Problems to work on ::
**a)** In the thread, rewrite the paragraph that begins "And so, in collaboration with the RAF" as a short bulleted list that keeps its main facts.
**b)** According to the paragraph of the thread that begins "With the country under attack," why was the Ministry of War interested in a world record in the middle of the war? Answer in one to three sentences.

Extract to read ::
»»
# Building a bomber plane in just a day, WWII - BBC



## observor 69 (13 Sep 2010)

September 2010 Last updated at 06:20 ET

Building a bomber plane in just a day
By Megan Lane

BBC News Magazine

In the midst of World War II, workers at a Welsh aircraft factory gave up their weekend off to build a Wellington bomber from scratch in just 24 hours. Why? To set a new world record. 

With accompaning video.


http://www.bbc.co.uk/news/magazine-11107561


----------



## mariomike (13 Sep 2010)

Baden  Guy said:
			
		

> In the midst of World War II, workers at a Welsh aircraft factory gave up their weekend off to build a Wellington bomber from scratch in just 24 hours. Why? To set a new world record.



A senior civil servant at the Ministry of Aircraft Production described vividly an occassion on which Harris arrived and said furiously, "It's murder, plain murder, to send my young men out to die in an aircraft like that!"
He was actually referring to the four-engined Stirling, which was considered superior to the two-engine Wellington.
Considering the Lancaster could delver a 22,000 lb Grand Slam "earthquake" bomb, compared to the Wellington's 4,500 lb bombload, it is easy to see why he preferred a/c production to focus on the "Lanc". 
Wellingtons and Stirlings did play an important part in Operation Millenium, prior to the "Main Offensive".


----------



## Yrys (13 Sep 2010)

Building a bomber plane in just a day

In the midst of World War II, workers at a Welsh aircraft factory gave up their weekend off 
to build a Wellington bomber from scratch in just 24 hours. Why? To set a new world record. 

With the country under attack and the war effort in full swing, worrying about world records 
might have seemed like a strange thing to do. But after months of nightly bombing raids by 
the Luftwaffe, the Ministry of War was keen to show the world - friend and foe - that Britain 
could dish it out as well as take it.

And so, in collaboration with the RAF, the ministry issued a challenge to one of the factories 
churning out planes for Bomber Command - to build an operational Wellington bomber in 
record-breaking time, faster than the existing record of 48 hours set in California.

"It might seem odd, but the whole point of wartime aircraft production is speed," says historian
 James Holland. "It's sticking two fingers up at Nazi Germany and at the rest of the world. Our
 image of Germany is that they were all Teutonic efficiency and we were a bit amateurish, but it 
was the opposite.  "If you're breaking records in the middle of a war, it shows confidence, and it 
gives the workers involved a boost."
««
Collected data ::
»»
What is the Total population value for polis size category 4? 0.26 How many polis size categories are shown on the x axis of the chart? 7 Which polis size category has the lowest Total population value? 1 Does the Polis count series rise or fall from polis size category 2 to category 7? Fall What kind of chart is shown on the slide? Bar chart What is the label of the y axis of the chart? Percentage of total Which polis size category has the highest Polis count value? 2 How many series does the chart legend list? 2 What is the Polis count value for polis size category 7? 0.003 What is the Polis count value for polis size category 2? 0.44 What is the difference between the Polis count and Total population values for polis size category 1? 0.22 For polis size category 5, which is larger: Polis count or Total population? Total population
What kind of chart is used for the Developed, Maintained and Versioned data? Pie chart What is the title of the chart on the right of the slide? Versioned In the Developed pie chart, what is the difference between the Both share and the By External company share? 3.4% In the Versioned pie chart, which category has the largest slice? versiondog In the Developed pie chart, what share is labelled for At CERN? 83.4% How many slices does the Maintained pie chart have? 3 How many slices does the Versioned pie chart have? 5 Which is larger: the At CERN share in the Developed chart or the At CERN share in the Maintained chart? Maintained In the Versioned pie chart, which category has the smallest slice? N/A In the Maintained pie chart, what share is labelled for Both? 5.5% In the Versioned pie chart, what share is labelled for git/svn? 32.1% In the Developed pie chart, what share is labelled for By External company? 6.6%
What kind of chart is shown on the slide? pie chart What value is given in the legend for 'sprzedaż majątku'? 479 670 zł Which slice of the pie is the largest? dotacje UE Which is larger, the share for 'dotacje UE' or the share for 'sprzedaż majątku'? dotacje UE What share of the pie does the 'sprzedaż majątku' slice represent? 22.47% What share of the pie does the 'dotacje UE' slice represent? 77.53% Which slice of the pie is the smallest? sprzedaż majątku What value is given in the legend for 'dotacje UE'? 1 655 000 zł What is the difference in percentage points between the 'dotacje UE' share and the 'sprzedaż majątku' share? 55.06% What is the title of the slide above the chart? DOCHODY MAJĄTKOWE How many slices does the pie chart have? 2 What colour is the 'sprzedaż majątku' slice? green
««
Numbered answers ::
**a)**
- The ministry, working with the RAF, set a challenge for one of the factories producing planes for Bomber Command.
- The factory had to build an operational Wellington bomber in record-breaking time.
- It had to beat the existing record of 48 hours, set in California.

**b)** The Luftwaffe had carried out months of nightly bombing raids. The Ministry of War therefore wanted to show the world, both friend and foe, that Britain could dish it out as well as take it.